··· Extrait étudié
Vous avez aboyé, comme vous devez certainement aboyer en vous adressant au plus insupportable des élèves: le ton de l'adjudant s'adressant à la recrue, du garde-chiourme au détenu, du Kapo au déporté!
Une telle incorrection, qui plus est face à des parents d'élèves, m'a profondément choquée. Pour moi, elle est bien plus grave que la soi-disant "incorrection" que Laureline et Gwenaëlle auraient eue face à leur professeur d'espagnol.
Ensuite, vous n'avez enfin daigné répondre aux questions qui vous étaient posées, qu'en nous avertissant que vous ne seriez disposé à y répondre que quand nous aurions pris rendez-vous, et que vous n'en parleriez avec nous qu'à l'heure du dit rendez-vous, dans votre propre bureau.
Ce à quoi j'ai répondu: "A quoi bon, quand on veut prendre rendez-vous avec vous, vous nous remettez aux bons soins de votre adjoint, je le sais, cela m'est déjà arrivé. "
Quelque vingt minutes plus tard, au moment où nous avions franchi le seuil du bâtiment, vous m'avez rattrapée afin de me déclarer: "Je me souviens parfaitement: si, quand nous avons eu rendez-vous, j'ai tenu à ce que M. Béquet soit présent, c'est que le ton insolent de votre lettre m'avait incité à vouloir avoir un témoin à notre entretien".
Ce à quoi je vous ai répondu: "Non seulement il était témoin, mais il était bien le seul, vous n'aviez même pas daigné assister à 1 'entretien!"
Commentaire personnel: quand on tente d'asséner un argument choc à quelqu'un, on fait en sorte que cet argument soit valable, cela évite le ridicule.
Quant au mot "insolent" que vous avez employé à mon endroit, je vous signale que j'ai dépassé depuis belle lurette l'âge d'être assise sur les bancs d'une classe; de ce fait, je suis une adulte, majeure, et à ce titre, que l'expression, aussi virulente soit-elle, d'une opinion personnelle, soit qualifiée d'insolence, semble le syndrome inquiétant d'un autoritarisme caractérisé: Monsieur le Principal vous ne dirigez que votre établissement, pas les cerveaux des parents d'élèves.
······
Travail à faire:
Recopiez sans rien changer le passage de la lettre au principal qui va de "Ensuite, vous n'avez" jusqu'à "votre propre bureau.".
··· Extraits des items
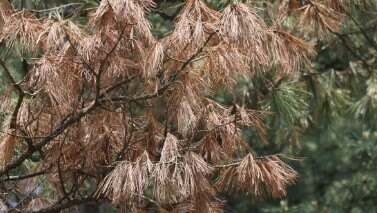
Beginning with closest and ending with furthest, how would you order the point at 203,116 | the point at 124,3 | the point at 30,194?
the point at 124,3
the point at 203,116
the point at 30,194

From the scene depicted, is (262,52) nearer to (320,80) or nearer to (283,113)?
(283,113)

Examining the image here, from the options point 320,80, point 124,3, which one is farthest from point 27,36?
point 320,80

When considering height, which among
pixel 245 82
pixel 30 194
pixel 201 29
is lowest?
pixel 30 194

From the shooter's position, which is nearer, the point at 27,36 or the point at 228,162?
the point at 27,36

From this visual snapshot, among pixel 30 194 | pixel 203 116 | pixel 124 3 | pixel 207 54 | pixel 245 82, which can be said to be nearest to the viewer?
pixel 124 3

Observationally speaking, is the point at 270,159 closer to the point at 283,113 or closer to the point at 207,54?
the point at 207,54

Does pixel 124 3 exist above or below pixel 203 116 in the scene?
above

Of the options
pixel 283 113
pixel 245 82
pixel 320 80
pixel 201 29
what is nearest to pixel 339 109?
pixel 320 80
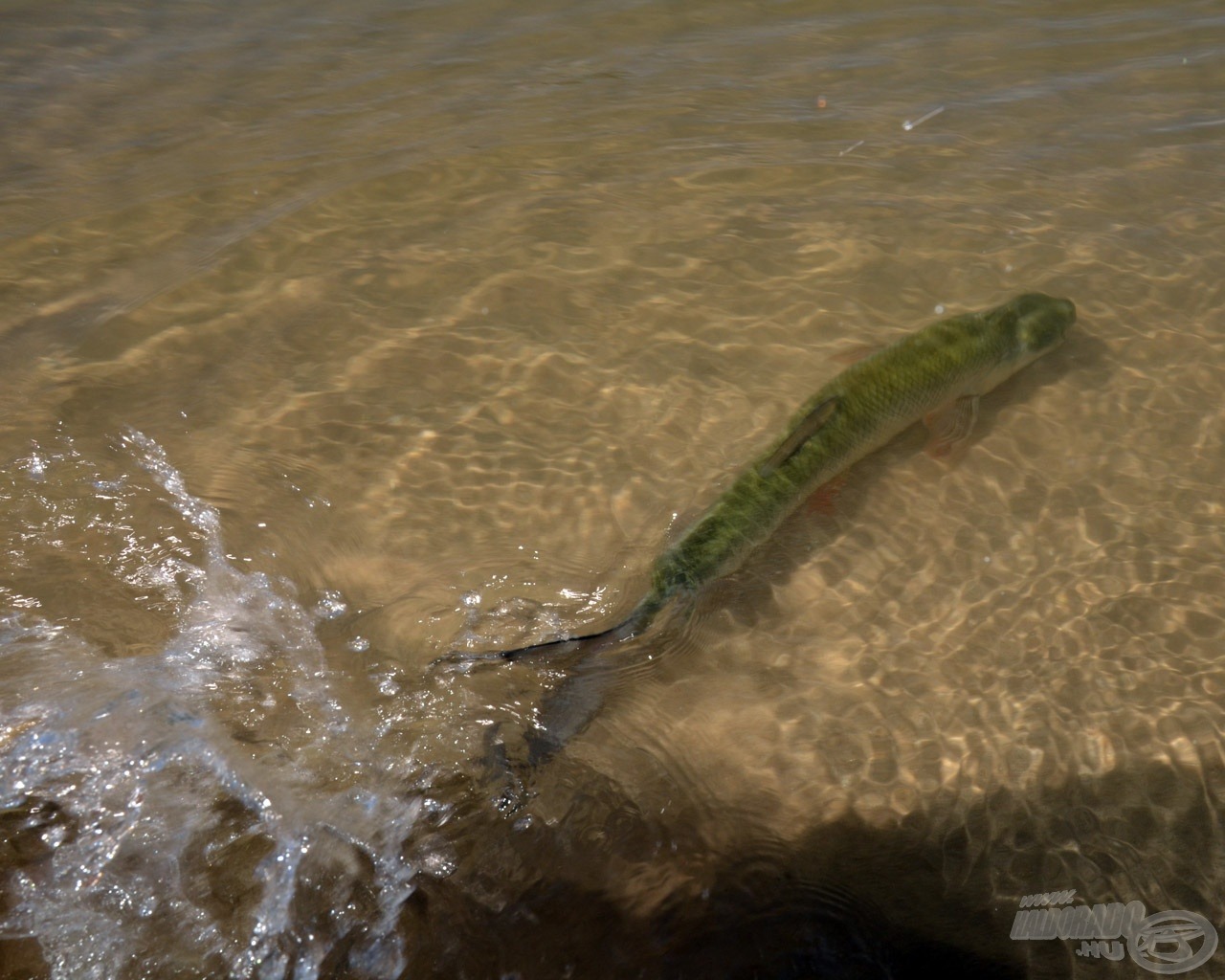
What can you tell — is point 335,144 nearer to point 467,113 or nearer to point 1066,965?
point 467,113

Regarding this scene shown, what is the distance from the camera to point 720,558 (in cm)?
384

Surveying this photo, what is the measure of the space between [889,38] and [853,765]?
6.29 m

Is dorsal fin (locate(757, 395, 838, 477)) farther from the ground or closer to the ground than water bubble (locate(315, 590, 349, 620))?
farther from the ground

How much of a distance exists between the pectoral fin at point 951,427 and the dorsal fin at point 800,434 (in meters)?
0.73

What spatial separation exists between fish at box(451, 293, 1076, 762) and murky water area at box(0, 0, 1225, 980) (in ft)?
0.46


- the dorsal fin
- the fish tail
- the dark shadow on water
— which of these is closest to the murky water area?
the dark shadow on water

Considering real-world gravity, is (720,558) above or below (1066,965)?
above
······
Exercice corrigé:
Ensuite, vous n'avez enfin daigné répondre aux questions qui vous étaient posées, qu'en nous avertissant que vous ne seriez disposé à y répondre que quand nous aurions pris rendez-vous, et que vous n'en parleriez avec nous qu'à l'heure du dit rendez-vous, dans votre propre bureau.